Under the RS design, subjects are selected randomly, typically in an outcome-dependent manner, for measurement of X, as illustrated in Fig. 2b. Let n1 (n0) denote the total number of responders (non-responders) in the trial, and let m1 (m0) denote the number of responders (non-responders) to be selected for measurement of X. If treatment response is rare (i.e., n1 is very small), it is common to select all responders (i.e., m1 = n1) and a comparable number of non-responders. Similar considerations apply to the opposite situation where treatment non-response is rare and n0 is very small. The RS design permits direct estimation of the prevalence of marker-positives among responders and non-responders, formally defined as the conditional probabilities qy = P(X = 1| Y = y), y = 0, 1. Specifically, q1 (q0) is estimated by the proportion of marker-positives among the m1 responders (m0 non-responders) selected for biomarker measurement. These estimates alone are sufficient for estimating the odds ratio for X and Y. For other measures of association, Bayes’ theorem can be used to obtain estimates of p1 and p0, which can then be substituted into any measure of association. These and other technical details are provided in the online supplement.

The GT design is a generalization of the RS design which allows more subjects to be assayed, though not necessarily on an individual basis. Figure 2c gives an example GT design for the same P-R study with the same numbers of assays for responders (m1) and non-responders (m0) as required by the RS design in Fig. 2b. Compared to the RS design, the GT design allows assaying twice as many responders and non-responders with the potential to produce more information. In general, the GT design is a stratified (by outcome) pooling design, and the pool sizes (i.e., number of subjects in a pool) for responders and non-responders may or may not be the same. If the pool size is equal to 1 in both strata, the GT design reduces to the RS design. In each stratum of the GT design, the marker prevalence qy can be estimated with pooled assay data using a maximum likelihood approach [20]. These estimates can be used in the same manner as in the RS design to estimate any measure of association between X and Y.

These designs are compared in a simulation study mimicking the E1900 trial. A separate simulation experiment is conducted for each combination of treatment group (HD or SD) and biomarker (FLT3-ITD or DNMT3A). Each experiment consists of 10,000 replicate trials in which T is fixed, X is generated randomly with P(X = 1) ≈ 0.24 (observed proportion), Y is generated conditionally on (T, X) according to the observed proportions in Fig. 1, and the sample size is the same as the actual size of the treatment group (327 for HD; 330 for SD). Each simulated trial is used to assess the prognostic value of X under the standard, RS and GT designs. The RS design is implemented in two versions which assay approximately one half (RS-2) or one third (RS-3) of the trial participants and which attempt to assay equal numbers of responders and non-responders to the extent possible. Accordingly, the GT design is also implemented in two versions which match the RS designs in the number of assays and which attempt to use a group size of 2 (GT-2) or 3 (GT-3) to the extent possible.

Evaluating a predictive biomarker

We now consider the problem of evaluating a predictive biomarker for choosing between an experimental treatment (T = 1) and a standard treatment (T = 0) in a randomized clinical trial. Let X and Y be defined as in the last section and note that T is independent of X by randomization. The predictive value of X can be quantified by the TX interaction in a regression model relating Y to (T, X) . For a binary Y, such a regression model may be specified as

$$ g\left\{P\left(Y=1|T,X\right)\right\}={\upbeta}_1+{\upbeta}_TT+{\upbeta}_XX+{\upbeta}_{TX} TX, $$
(1)

where g is a specified link function which is commonly chosen to be the logit, log or identity function. For any link function, the interaction coefficient βTX can be interpreted as a “difference in difference”:

$$ {\upbeta}_{\mathrm{TX}}=\left\{g\left({P}_{11}\right)-g\left({P}_{10}\right)\right\}-\left\{g\left({P}_{01}\right)-g\left({P}_{00}\right)\right\}, $$
(2)

where ptx = P(Y = 1| T = t, X = x), t, x = 0, 1.
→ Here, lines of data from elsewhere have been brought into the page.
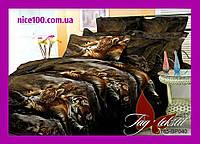 Полуторный комплект постельного белья 3D Полуторний комплект постільної білизни 1.5-спальный BP040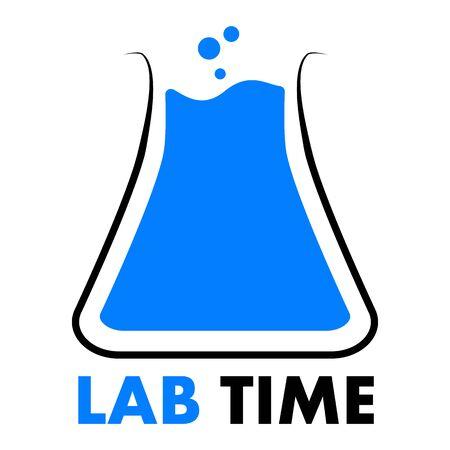 Laboratory time logo, vector art illustration.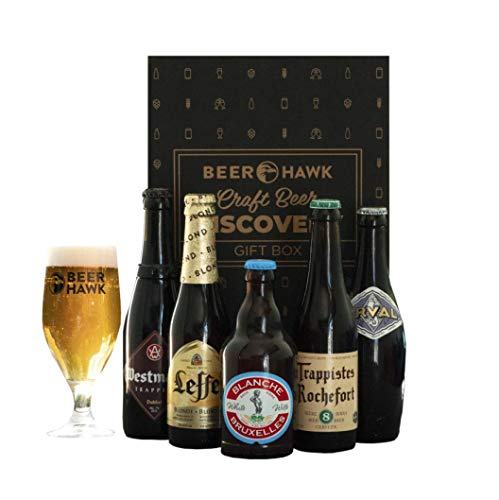 Beer Hawk Belgian & Trappist Discovery Case – 5 Beers and 1 Glass - Belgian and Trappist Beer Gift Hamper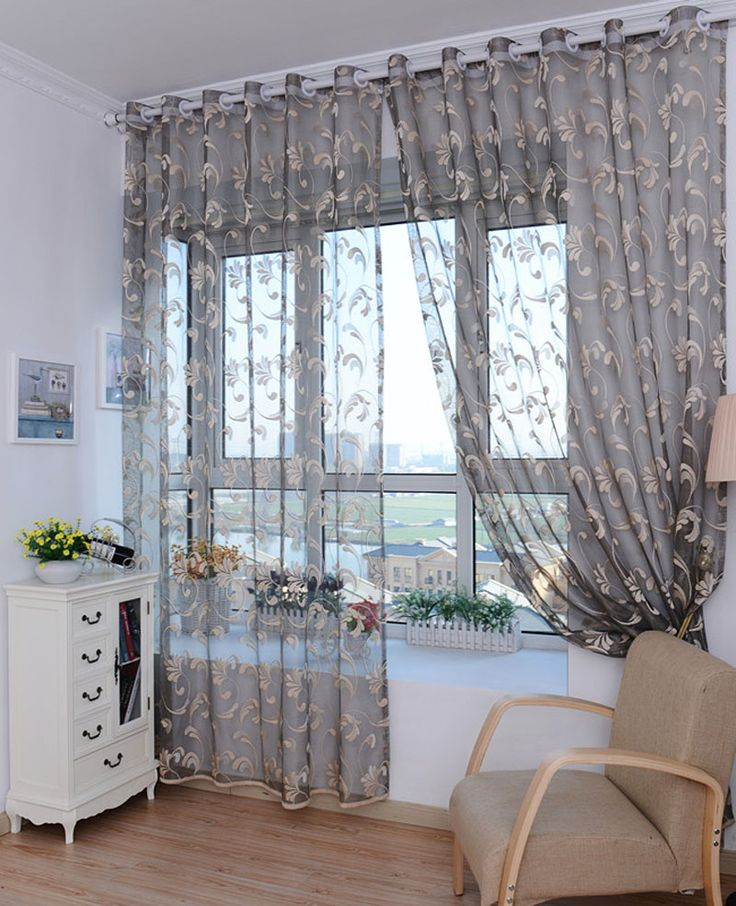 1000 Ideas About Door Window Curtains On Pinterest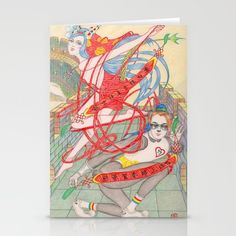 The Legendary Panda Brother & Dragon Sister Stationery Cards by Zhou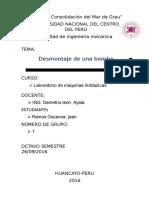maquinas-hidraulicas-2-laboratorio.docx
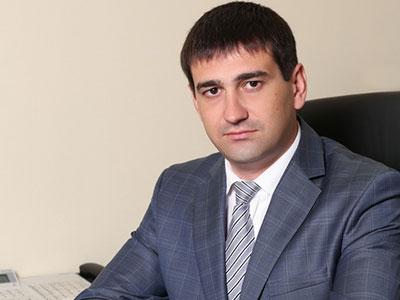 т.в.о. ректора ДДУВС полковник поліції Олег Золотоноша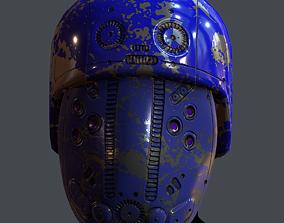 VR / AR ready Gas mask helmet 6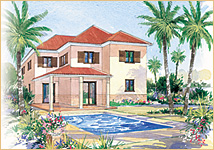 Watercolour of a Chania Villa
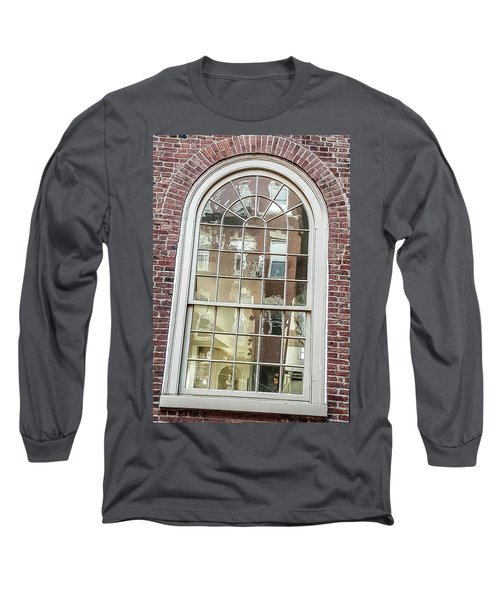 Looking Into History Long Sleeve T-Shirt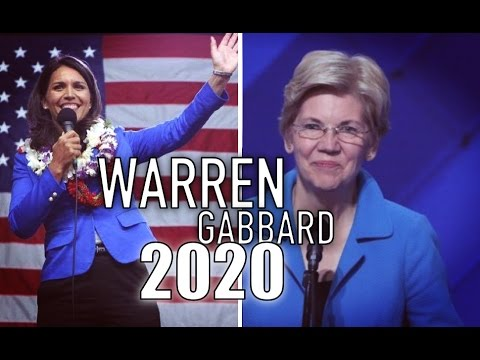 Tulsi Gabbard & Elizabeth Warren in 2020: Who Can Beat Trump? | Voice Message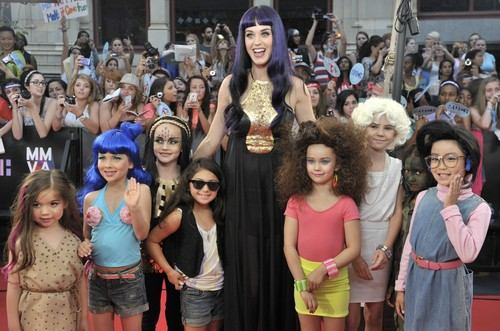 2012 MuchMusic Video Awards In Toronto [17 June 2012] - katy-perry Photo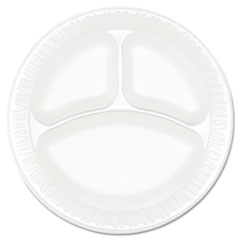 "Dart® Concorde Foam Plate, 3-Comp, 9"" dia, White, 125/Pack, 4 Packs/Carton"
Suppose a randomized clinical trial has been completed to produce treatment and outcome data on a random sample of n subjects, together with archived specimens available for measurement of X. A standard P-R biomarker study would simply measure X for each individual subject in the trial, which requires a total of n assays. The resulting data can be used to fit model (1) and estimate βTX using standard software. Alternatively, one can estimate each ptx as the proportion of responders among subjects in the T = t treatment group with marker status X = x, and substitute these estimates into Eq. (2) to estimate βTX. These two approaches are generally equivalent. The lower portion of Table 1 shows the results (point estimates and standard errors) of estimating βTX for the aforementioned three link functions in the E1900 trial.

The RS design involves random selection of subjects for measurement of X, which may be stratified on treatment and outcome; this can be illustrated with two copies of Fig. 2b, one for each treatment group. Let nty denote the total number of subjects available in the (T = t, Y = y) stratum, and let mty denote the number of subjects to be selected for measurement of X in the same stratum. Conventional wisdom suggests that the mty ’s should be made comparable to each other, which may require over-sampling subjects in small strata. The RS design permits direct estimation of the prevalence of marker-positives in each treatment-outcome stratum, formally defined as the conditional probabilities qty = P(X = 1| T = t, Y = y), t, y = 0, 1. Specifically, each qty is estimated by the proportion of marker-positives among the mty subjects in the (T = t, Y = y) stratum who are selected for biomarker measurement. For the logit link, these estimates suffice for estimating βTX. For other link functions, Bayes’ theorem can be used to combine these estimates of qty ’s with the fully observed treatment and outcome data to estimate all ptx ’s and hence βTX.

A GT design in this context is essentially a stratified (by treatment and outcome) pooling design and can be thought of as two copies of Fig. 2c, one for each treatment group. Compared with an RS design with the same number of assays (mty) in each treatment-outcome stratum, a GT design with pool size 2 allows twice as many subjects to be assayed (though not on an individual basis) in an attempt to produce more information. In general, a GT design may prescribe pooling in some or all treatment-outcome strata, and the pool size may or may not vary across strata. The RS design can be seen as a special type of GT design in which the pool size is equal to 1 in each stratum. In each treatment-outcome stratum of a general GT design, the marker prevalence qty can be estimated with pooled assay data using a maximum likelihood approach [20]. These estimates can be used in the same manner as in the RS design to estimate βTX for any link function.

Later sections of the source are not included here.